Yüzme : Sıcak günlerde gruplar halinde dereye yüzmeye gitmek de oyun sayılır. Derelerin önü kesilerek yapılan göllerde yüzme bu oyuna dahil edilebilir.
Mıras Oyunu: Deniz kıyısında bulunan yuvarlak taşlar başka taşlarla sürtülerek daha da yuvarlaklaştırılır, tereyağı ile yağlanır. Buna “çay daşı mırası” denir. Belirli yerlerden çıkan daha yumuşak taşlar yine sürtülerek yuvarlaklaştırılır. Buna “ehya mırası” denir. Camdan misketlere “cam mırası” denir. Mıras oyununda düğmeler (gopça) belirli aralıklarla dikine yere dizilirse, buna “gopça oyunu” denir. Bu düğmelerden büyüklerine “lepdürmeç” denir. Çocuklar bu oyun için evdeki giyim eşyalarının düğmelerini, beşik dastarlarının düğmelerini çalarlar.
Pattavuç: Kamıştan ya da içi boş dallardan yapılan aletle küçük meyve çekirdekleri bir çubuk sokarak üfleyip uzağa fırlatılır.
Sapangaya: Kendirden örülen 1 ya da 1,5 m uzunluğundaki bir sicimin tam ortasında taş koyma yeri var. Taş koyulduktan sonra sicimin iki ucunu tutup havada iyice çevirdikten sonra sicimin bir ucunu bırakarak taş hızla fırlatılıyor.
Sapantaşı: Çatal biçimli dal paçasının iki ucuna lastik bağlanarak yapılan alet. Lastiklerin ortasındaki yere taş koyularak lastik gerdirilir ve taş fırlatılır.BAKINIZ
Sucukluk: Kamıştan yapılan aletle su fışkırtmaya yarar.
Tahta Araba oyunu: Arkada iki tekerlek, önde direksiyonu olan tahta tekerlekli oyuncak çok sevilirdi. Tabi yolun aşağı doğru eğimli olması güzeldi. (Not: Fotodaki araba gelişmiş bir örnek. tekerlerini de biz yapardık. Bu tekerler bizden değil)
Top Oyunu: Kesilen hayvanların idrar torbası (suluk) şişirilip dışına ip veya bez parçaları sarılarak elde yapılan top ile oynanır.
Deynek Tenme Oyunu: Çimenlik bir alanda ağu çalısından yapılan deynekleri yere vurarak sektirme oyunudur. Oyunda değneği en çok sektiren ve en uzağa fırlatan oyunu kazanır.

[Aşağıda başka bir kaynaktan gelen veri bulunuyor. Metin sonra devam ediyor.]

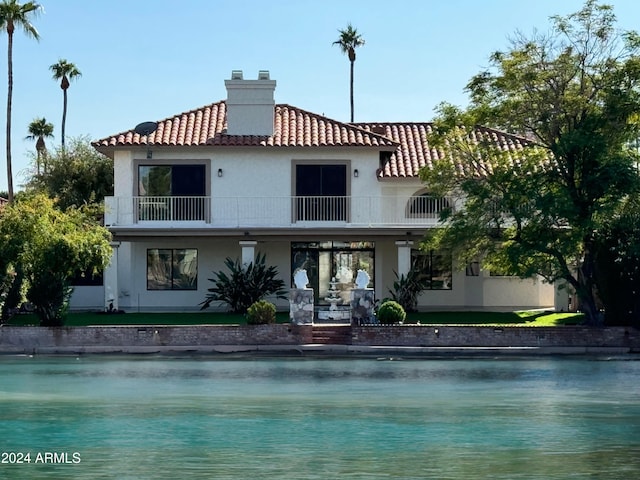 back of property with a balcony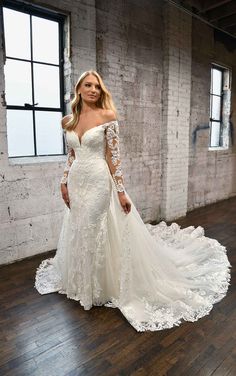 a woman in a wedding dress standing on a wooden floor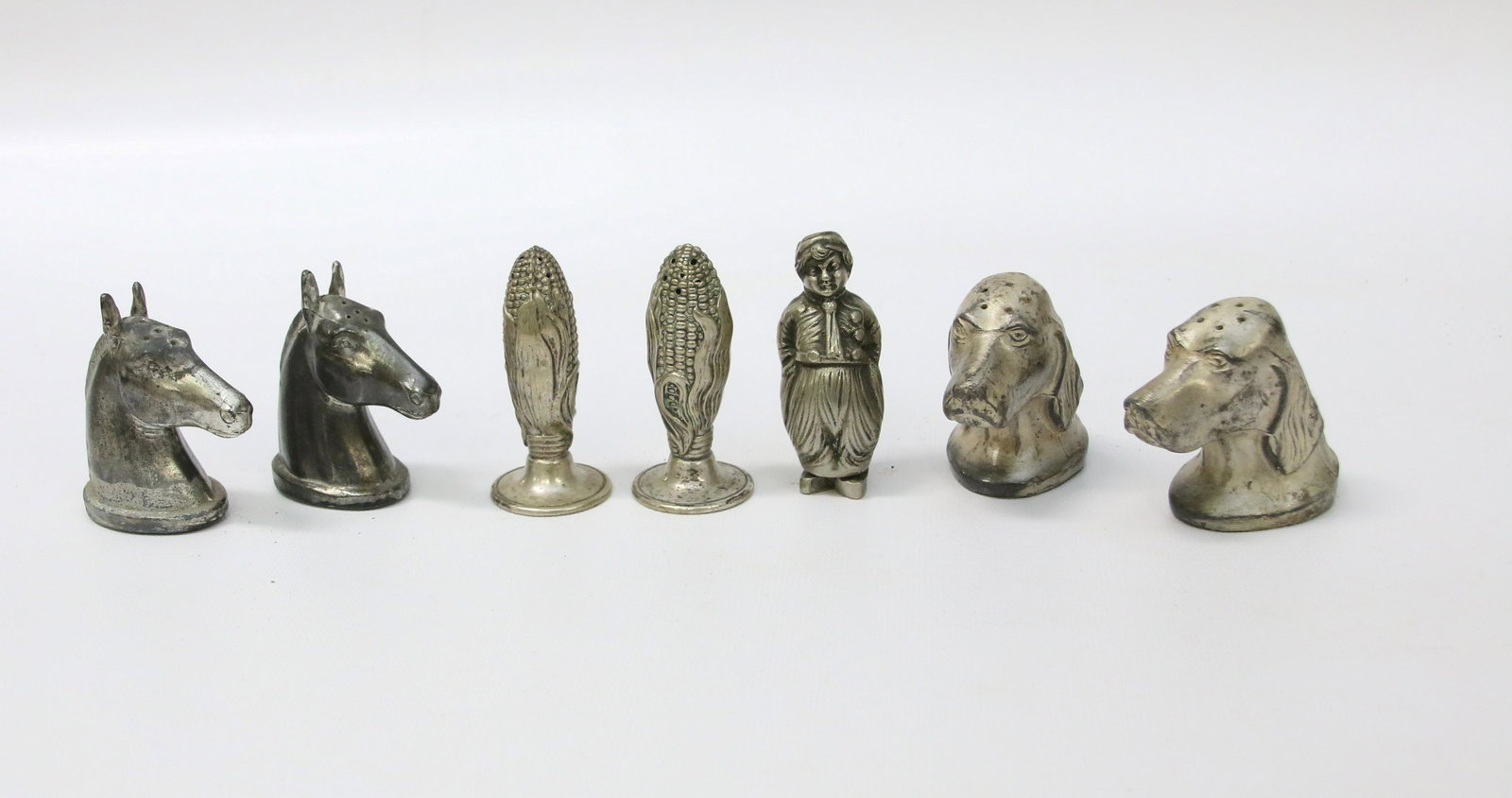 FIGURAL SALT AND PEPPER GROUP: PAIR OF HORSEHEADS, DOG HEADS, MAZE, AND SINGLE DUTCH BOY Dimensions: 2" TO 2 1/2"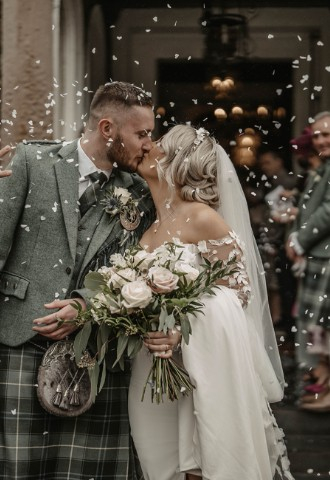 Bride and groom with confetti at Auchen Castle - a romantic castle wedding venue in Scotland
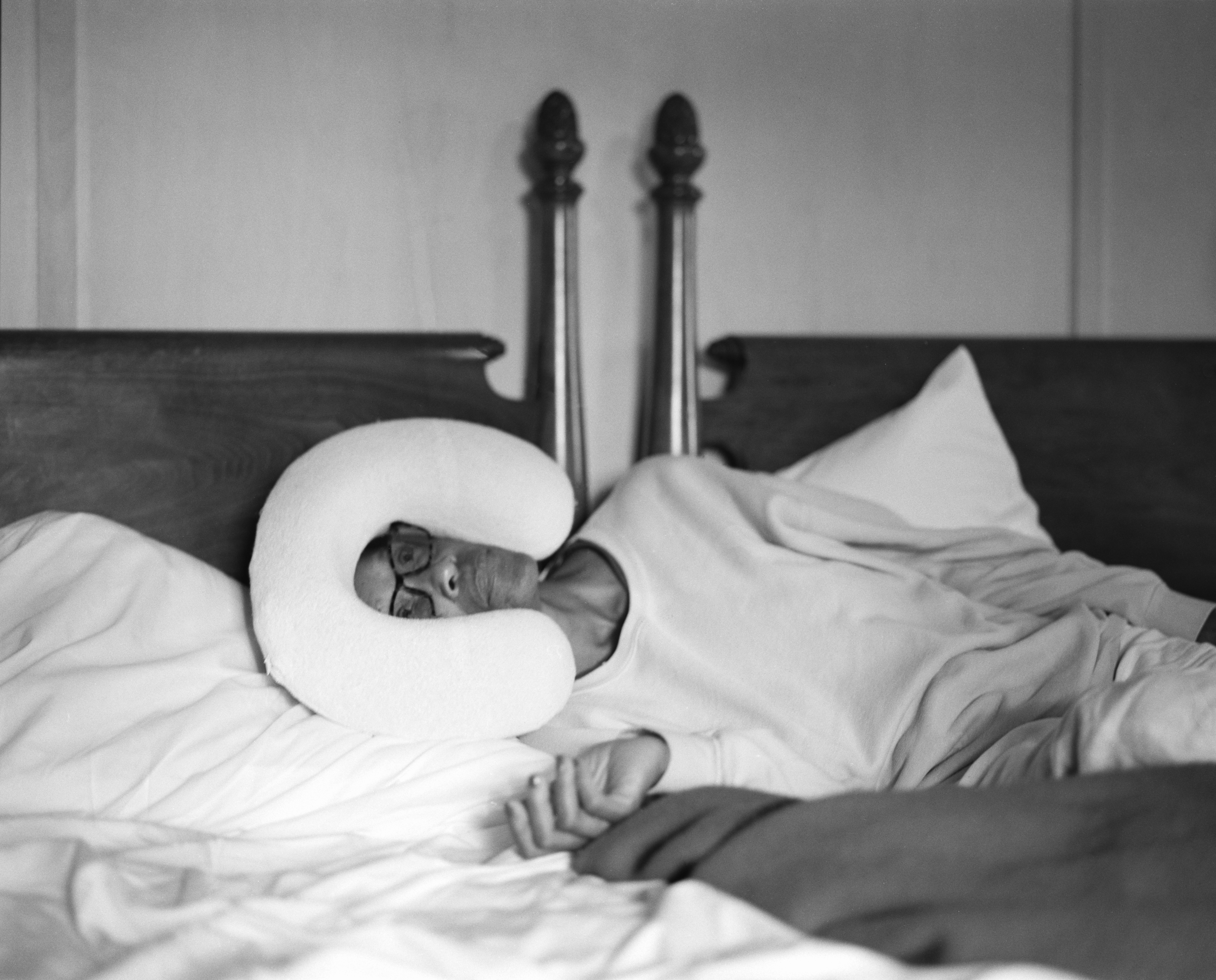 a woman lays on her side on a bed facing the camera, something strange is on her head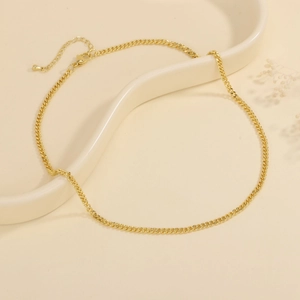 Detail of a 18K gold plated Cuban link necklace with lobster clasp on a beige tray
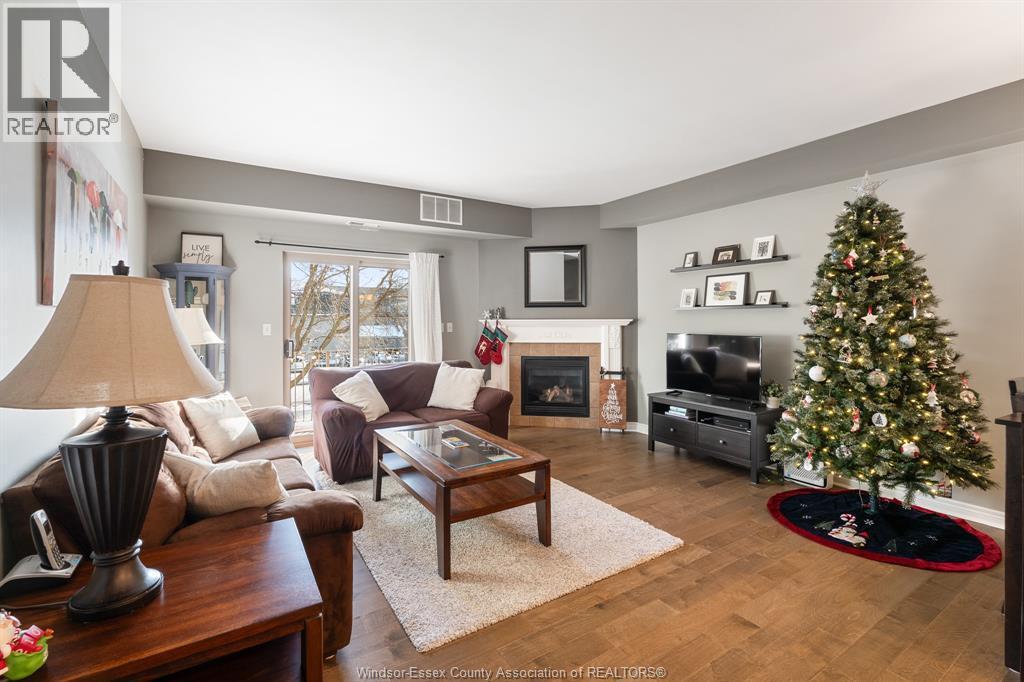 5995 Ellis Street Unit# 202, Lasalle, ON - Indoor Photo Showing Living Room With Fireplace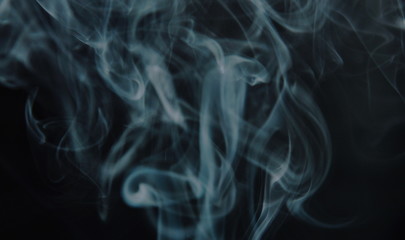 smoke floating without direction on black background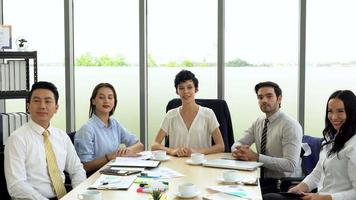 multiethnic team talking with client in meeting via video conference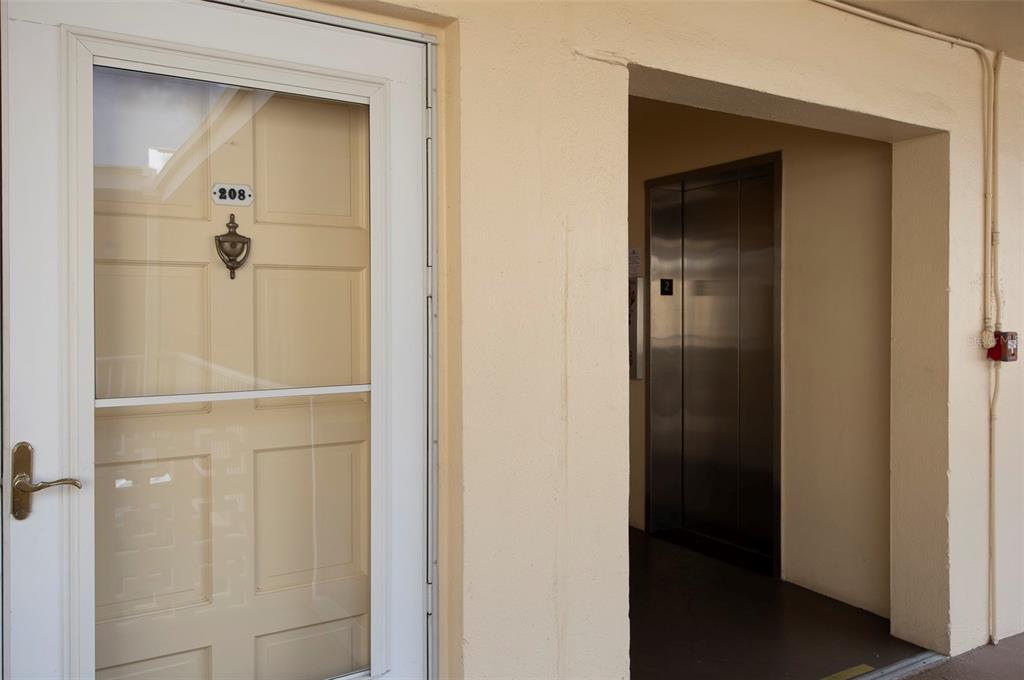 A white door labeled 208 sits next to a stainless steel elevator in a hallway — 1200 N SHORE DRIVE NE UNIT 208, ST PETERSBURG, FL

Zifir Oyunu: Bu oyun için geniş bir çimenlik gereklidir. Ütük’de bu oyunun oynandığı yere “Zifir Çimeni” denmiştir.
Zili Çıkartmak: Baharda yeni çıkan ince dalların kabuğunu bütün olarak çıkartıp bir ucunu ezerek ağızda öttürmeğe yarar.